Rewrite the listing from the line that contains "What distance from" through its end, requests included, and multiply each number in the answers (the distance and the coordinates) by 0.65, rounding halves up to as many decimal places as the original had. Numbers in the requests stay unchanged.

[START]

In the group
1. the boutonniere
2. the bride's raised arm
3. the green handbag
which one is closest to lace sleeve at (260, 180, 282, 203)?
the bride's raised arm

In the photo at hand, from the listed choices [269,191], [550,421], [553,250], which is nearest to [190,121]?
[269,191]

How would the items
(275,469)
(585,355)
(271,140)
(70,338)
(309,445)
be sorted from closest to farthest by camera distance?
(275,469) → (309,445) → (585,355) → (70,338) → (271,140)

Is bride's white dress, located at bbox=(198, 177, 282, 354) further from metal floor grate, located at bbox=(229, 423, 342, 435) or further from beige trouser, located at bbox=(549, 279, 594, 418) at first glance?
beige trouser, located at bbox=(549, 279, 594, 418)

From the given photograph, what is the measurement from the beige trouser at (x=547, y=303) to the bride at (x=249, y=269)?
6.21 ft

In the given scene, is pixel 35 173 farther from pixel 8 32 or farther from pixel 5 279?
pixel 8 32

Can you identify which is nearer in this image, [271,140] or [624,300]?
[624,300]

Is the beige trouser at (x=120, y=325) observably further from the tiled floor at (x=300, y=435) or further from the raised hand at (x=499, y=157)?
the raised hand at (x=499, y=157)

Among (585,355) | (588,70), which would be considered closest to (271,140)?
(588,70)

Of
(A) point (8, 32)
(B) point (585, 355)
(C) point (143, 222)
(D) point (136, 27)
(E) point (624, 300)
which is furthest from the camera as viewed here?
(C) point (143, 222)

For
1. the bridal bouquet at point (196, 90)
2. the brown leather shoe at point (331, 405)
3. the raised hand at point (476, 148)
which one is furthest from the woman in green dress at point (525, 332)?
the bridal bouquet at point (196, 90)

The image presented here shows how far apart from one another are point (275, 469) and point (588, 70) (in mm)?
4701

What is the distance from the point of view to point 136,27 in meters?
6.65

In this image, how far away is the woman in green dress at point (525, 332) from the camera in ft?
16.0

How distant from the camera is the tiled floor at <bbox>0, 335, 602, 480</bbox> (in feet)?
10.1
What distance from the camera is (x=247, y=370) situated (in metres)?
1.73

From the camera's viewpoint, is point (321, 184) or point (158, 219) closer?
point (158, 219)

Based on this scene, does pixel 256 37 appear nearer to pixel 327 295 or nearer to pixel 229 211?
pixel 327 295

[END]

■ Solution to this exercise:
What distance from the camera is (x=247, y=370) situated (in metres)?
1.12

From the camera's viewpoint, is point (321, 184) or point (158, 219) closer?
point (103, 142)

Based on this scene, does pixel 256 37 appear nearer to pixel 327 295 or nearer to pixel 229 211?
pixel 213 192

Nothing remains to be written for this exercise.